Do they all call me that? wondered Avendor.
“Please sit,” continued the woman, “and have some light.” Instantly, the room seemed to brighten in response to her words. As with the rest of the house, there was no lamp or flame. Avendor simply found that he could suddenly see more clearly.
“Thank you, Yanah,” replied Nix. From the way he spoke, Avendor could not tell if he addressed her by name, or by some title that he did not understand. “We come bearing troubling news. I took Virsha to the Twilight road so that we could converse in privacy.”
“A dangerous idea, that,” said the woman.
“We remained in place.”
“Even so. The Twilight Road is full of peril. The maelfar are not to be toyed with.”
“Yes, Yanah,” Nix answered. “I understand. I merely thought—“
“Be at peace. I do not chastise. I see your reasoning and it is not wrong. Even so, it is wise to be reminded of that which we may already know. But this is not why you have come to me.”
“No. While we were in the Twilight Road, I sensed another. A stranger’s presence. I attempted to find this person, but they slid away before I was able.”

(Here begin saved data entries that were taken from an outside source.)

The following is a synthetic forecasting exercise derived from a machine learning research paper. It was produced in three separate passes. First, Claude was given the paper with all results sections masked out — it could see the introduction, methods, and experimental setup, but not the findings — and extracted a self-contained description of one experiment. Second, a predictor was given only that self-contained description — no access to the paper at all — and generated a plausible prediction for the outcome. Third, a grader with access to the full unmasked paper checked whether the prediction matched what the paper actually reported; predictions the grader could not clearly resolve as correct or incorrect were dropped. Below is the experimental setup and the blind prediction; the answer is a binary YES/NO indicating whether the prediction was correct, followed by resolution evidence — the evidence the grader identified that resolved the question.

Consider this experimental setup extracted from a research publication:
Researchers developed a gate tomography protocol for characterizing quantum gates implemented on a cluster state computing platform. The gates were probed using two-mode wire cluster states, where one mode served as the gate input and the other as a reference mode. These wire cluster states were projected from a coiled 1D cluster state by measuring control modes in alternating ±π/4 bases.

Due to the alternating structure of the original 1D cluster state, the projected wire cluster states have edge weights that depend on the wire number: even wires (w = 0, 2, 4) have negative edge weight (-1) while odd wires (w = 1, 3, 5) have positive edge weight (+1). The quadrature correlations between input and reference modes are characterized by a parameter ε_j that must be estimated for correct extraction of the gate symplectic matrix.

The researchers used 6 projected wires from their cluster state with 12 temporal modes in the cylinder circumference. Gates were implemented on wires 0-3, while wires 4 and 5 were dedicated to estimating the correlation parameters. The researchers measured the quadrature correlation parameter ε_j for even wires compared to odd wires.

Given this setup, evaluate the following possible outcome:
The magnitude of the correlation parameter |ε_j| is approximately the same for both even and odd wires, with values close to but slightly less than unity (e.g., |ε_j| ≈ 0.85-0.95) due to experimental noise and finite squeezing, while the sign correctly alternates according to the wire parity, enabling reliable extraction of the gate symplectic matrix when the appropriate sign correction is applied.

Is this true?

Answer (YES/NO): NO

The One Who Hears said nothing. She merely nodded and raised the small, porcelain cup to her lips. Her gaze was distant and unfocused, and yet somehow she seemed aware of everything around her. After a moment, she lowered the cup again and passed it to her companion, who accepted it and filled it once more. The bittersweet smell of tea leaves and berries filled the room. Silence lingered around them. Soon, Avendor found himself shifting uncomfortably from one foot to the other.

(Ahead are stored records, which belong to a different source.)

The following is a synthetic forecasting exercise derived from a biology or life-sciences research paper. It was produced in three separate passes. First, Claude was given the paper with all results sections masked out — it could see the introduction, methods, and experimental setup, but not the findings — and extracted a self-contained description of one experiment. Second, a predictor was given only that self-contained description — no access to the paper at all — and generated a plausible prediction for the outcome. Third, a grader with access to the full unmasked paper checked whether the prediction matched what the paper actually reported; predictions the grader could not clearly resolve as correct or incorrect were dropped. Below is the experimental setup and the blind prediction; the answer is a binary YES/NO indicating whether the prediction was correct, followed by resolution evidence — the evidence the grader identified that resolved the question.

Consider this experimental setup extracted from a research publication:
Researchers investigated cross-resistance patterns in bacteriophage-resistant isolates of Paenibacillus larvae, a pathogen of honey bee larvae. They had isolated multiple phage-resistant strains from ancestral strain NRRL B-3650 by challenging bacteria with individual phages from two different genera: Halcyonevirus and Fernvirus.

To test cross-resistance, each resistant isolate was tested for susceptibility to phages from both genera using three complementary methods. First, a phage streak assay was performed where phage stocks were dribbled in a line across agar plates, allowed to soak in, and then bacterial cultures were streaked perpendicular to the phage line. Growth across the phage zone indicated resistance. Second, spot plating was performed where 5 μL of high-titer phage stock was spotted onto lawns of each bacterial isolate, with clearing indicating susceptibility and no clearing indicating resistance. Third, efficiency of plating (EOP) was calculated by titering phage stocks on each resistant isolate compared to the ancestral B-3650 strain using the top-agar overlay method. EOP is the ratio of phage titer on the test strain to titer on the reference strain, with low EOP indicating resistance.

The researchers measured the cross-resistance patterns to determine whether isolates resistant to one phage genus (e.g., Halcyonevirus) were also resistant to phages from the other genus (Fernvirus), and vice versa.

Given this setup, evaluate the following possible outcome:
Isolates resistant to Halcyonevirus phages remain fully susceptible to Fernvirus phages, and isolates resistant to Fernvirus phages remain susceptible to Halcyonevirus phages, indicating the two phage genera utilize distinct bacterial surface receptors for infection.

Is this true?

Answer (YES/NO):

Finally, Nix spoke again. “Have you any knowledge of such a thing?”
“I do.” She paused. Without moving her eyes, she seemed to turn her attention on Avendor for several moments. “I will tell you what I know, though not quite yet.” She turned to her younger companion. “Dear one, would you please fetch the sage. He will not have slept as long as we might have liked, but I believe he will be sufficiently recovered. I also believe he will have an interest in what I have to say, and I would prefer not to repeat myself.”
“Yes, Yanah,” replied the younger woman. Then she was on her feet, so quickly that Avendor hardly saw her stand. She nodded to him and Nix before departing.

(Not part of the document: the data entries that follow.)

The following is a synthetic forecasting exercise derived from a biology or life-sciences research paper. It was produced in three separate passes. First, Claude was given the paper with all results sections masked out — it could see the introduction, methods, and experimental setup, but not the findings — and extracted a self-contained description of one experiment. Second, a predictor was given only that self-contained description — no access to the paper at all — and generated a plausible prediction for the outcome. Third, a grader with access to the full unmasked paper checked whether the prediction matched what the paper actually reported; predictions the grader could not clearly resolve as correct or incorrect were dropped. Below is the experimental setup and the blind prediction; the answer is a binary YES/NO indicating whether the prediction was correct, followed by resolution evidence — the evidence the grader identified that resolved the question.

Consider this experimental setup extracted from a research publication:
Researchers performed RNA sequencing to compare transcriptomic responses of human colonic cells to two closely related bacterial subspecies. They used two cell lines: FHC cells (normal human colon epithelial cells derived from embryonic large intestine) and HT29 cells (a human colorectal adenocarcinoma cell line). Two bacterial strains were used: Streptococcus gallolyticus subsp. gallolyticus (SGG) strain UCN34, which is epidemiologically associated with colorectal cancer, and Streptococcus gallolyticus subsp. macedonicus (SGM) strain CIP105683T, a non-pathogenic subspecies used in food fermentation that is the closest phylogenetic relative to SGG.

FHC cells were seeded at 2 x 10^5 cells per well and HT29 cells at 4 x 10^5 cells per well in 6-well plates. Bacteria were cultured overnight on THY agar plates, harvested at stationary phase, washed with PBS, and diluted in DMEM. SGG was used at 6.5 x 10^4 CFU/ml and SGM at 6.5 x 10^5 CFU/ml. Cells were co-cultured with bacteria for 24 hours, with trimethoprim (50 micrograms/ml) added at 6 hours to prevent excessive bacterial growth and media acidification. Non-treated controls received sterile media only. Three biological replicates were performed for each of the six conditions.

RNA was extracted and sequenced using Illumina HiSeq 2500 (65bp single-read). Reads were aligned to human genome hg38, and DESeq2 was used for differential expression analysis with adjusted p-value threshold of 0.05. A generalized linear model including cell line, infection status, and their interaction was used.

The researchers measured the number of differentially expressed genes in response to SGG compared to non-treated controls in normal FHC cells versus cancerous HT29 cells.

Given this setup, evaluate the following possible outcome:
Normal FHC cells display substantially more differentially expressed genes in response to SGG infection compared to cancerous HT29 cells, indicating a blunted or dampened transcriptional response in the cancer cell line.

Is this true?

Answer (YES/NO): NO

“She shows promise,” said The One Who Hears.
“Has she heard the Voice in the Twilight?” asked Nix.
“Not as yet, but I suspect she may. She senses much and is learning to see beyond the light. These are hopeful signs.”
Nix and the The One Who Hears continued to converse at length about the young woman, and then about other matters concerning the gandjai. Avendor did not understand half of it, and the parts that he did were so trivial that be suspected that the conversation was forced and artificial, with the sole purpose of filling the silence. It was a common technique used for distraction, and he could sense that he was the target—though he could not say what they were attempting to distract him from.
He paid it little mind. The gandjai had their secrets—in some ways those secrets formed the very core of who they were. While they did possess many remarkable talents, Avendor had often wondered if one of their greatest weapons might not be the mystery in which they cloaked themselves. People naturally feared what they did not understand, and there were very few people who understood the gandjai.
Still, Avendor was not foolish enough to believe that the gandjai relied strictly on the strength of their reputation. He knew what they were capable of.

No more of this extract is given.